Reports: Flash Media Market to Explode; Prices to Plummet

If you think the popularity of flash-based music players, like the Apple iPod shuffle, is big now, just wait a few years. A new report is predicting the flash media market will more than triple from US$5 billion last year to $18 billion in 2009. A similar report says prices will fall quickly this year due to an oversupply and that consumers will reap the benefits in lower prices.

The analysis concern In-Stat reported Tuesday that digital still cameras, USB flash drives, the growing digital music player market, and the promise of a large mobile phone market will continue to dominate the non-Flash card based demand, with USB memory being the largest of the group with revenues of a little over $2 Billion in 2005.

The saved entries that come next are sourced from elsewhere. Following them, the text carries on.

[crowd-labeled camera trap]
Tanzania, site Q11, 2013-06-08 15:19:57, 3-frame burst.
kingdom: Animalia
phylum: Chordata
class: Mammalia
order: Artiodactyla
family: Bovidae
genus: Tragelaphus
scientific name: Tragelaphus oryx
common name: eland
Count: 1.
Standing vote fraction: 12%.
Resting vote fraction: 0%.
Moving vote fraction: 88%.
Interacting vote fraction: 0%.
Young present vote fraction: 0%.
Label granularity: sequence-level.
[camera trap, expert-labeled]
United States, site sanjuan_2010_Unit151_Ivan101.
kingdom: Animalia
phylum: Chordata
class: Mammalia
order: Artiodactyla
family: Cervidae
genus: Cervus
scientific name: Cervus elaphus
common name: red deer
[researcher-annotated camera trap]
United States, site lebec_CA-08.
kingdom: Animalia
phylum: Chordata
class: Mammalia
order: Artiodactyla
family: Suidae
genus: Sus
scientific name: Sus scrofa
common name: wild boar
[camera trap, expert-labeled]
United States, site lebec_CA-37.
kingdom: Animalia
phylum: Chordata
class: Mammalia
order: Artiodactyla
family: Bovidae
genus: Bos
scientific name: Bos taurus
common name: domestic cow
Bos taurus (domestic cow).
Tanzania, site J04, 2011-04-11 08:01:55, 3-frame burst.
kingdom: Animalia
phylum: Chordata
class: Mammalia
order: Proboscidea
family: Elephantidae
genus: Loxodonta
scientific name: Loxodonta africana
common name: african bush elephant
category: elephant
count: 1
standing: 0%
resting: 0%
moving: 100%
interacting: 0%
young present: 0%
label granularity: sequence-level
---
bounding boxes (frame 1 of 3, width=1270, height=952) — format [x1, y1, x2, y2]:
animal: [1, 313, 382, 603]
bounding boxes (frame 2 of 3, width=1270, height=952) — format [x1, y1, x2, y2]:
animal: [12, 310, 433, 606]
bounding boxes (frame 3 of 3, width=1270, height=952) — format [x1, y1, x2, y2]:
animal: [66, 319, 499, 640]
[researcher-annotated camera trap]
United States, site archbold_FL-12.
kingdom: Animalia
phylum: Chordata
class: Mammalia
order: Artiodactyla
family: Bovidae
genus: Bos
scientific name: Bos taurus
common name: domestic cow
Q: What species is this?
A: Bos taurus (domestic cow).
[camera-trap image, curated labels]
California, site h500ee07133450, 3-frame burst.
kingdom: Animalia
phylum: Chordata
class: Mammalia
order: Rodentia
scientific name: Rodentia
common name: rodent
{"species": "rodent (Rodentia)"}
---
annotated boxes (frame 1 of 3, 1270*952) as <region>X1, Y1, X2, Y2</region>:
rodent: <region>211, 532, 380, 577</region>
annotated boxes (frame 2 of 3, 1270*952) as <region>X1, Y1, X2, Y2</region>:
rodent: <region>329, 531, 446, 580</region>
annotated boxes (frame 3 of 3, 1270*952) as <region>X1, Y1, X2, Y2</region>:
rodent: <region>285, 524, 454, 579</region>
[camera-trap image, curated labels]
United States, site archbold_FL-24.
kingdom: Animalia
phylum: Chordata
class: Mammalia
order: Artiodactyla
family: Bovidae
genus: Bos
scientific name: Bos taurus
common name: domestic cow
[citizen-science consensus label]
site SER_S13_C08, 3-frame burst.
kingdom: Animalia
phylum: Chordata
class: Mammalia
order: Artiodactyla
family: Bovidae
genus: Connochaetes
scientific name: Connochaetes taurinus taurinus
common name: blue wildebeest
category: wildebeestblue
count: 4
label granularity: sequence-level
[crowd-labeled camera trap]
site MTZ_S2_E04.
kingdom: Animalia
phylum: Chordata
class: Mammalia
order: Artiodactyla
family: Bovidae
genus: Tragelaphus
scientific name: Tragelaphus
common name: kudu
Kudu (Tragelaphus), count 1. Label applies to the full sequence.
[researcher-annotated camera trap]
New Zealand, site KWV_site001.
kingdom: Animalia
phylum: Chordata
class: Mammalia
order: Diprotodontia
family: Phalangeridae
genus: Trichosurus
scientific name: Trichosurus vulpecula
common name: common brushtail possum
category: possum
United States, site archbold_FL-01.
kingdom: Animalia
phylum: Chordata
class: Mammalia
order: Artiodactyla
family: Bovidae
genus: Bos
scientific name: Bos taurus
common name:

The report indicates most flash memory makers, like Samsung, are switching much of their production to NAND chips from NOR Flash. NAND and NOR Flash are both "nonvolatile" for their ability to retain data even when they lack a constant supply of power. The difference is that NAND is faster and stores more data. As a result, it is becoming the mostly widely used type of flash memory.

"The shift from NOR to NAND has changed the Flash competitive landscape," the In-Stat report said.

Samsung has become a pivotal player in NAND chips, having overtaken Intel for the number one position in the combined NAND-plus-NOR Flash market. Intel does not manufacture NAND Flash, where Samsung manufactures both kinds.

Companies that havenit switched more than 40% of their production from NOR to NAND Flash and a large percentage of their DRAM memory production are starting to do so now, a report from the analyst firm IDC said Monday. As supply grows, IDC predicts supply will stay up with demand and prices will start to plummet quickly -- as much as 56% for NAND Flash chips this year alone.

The losers in lower prices will be the manufactures, who will still make money, but at a more subdued pace through 2008. The winners will be manufacturers at least for a while try as theyill try and maintain pricing for as long as possible and reap bigger profits, the report indicated. But as competition among makers of products like MP3 players lower prices, prices of products will fall and consumers will find more capacity at cheaper prices going into the 2005 holiday season.